DNA code is a sequence of chemicals that encode all the data you need to build and operate a human and it is written with only 4 DNA digits. It is a digital code but it is not binary like computers, but quaternary with 4 distinct items. The encoding information in an ordered sequence of 4 different symbols called “bases”, typically denoted A, C, G, and T.

* A: adenosine
* C: cytosine
* G: guanine
* T: thymine

These 4 substances are the fundamental “bits” of information in the genetic code, and are called “base pairs” because there are actually 2 substances per “bit.”

The entirety of human DNA code, called the “human genome”, runs about 3 billion bases in total. Every human being has 2 copies of this code, one copy from each parent, so a human’s cell DNA contains a total of around 6 billion bases. In computer terms, this is around 6 Gigabytes of symbols per cell that need to be copied and distributed to each daughter cell in a process of cell division or “mitosis”

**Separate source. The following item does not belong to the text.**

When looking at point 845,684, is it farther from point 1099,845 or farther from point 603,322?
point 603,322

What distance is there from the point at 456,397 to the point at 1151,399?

Luckily, both computer drives and DNA copying have very efficient error detection and correction mechanisms. The most important error corrector for biological data is the p53 enzyme, which will be featured in the future post, “All along the watchtower”

But unlike computers, there is a single critical step in every cell division in which 23 double pairs of chromosomes are simultaneously pulled apart to impart 23 single pairs for each of the two new cells.  This occurs in the miraculous kinetechore:



Think of this as a huge Virginia Reel of chromosomes but with pairs of siamese twins instead of men and women.  That way, it doesn’t matter which chromosome goes to which daughter cell. This dance party happens 50 billion times a day in your body.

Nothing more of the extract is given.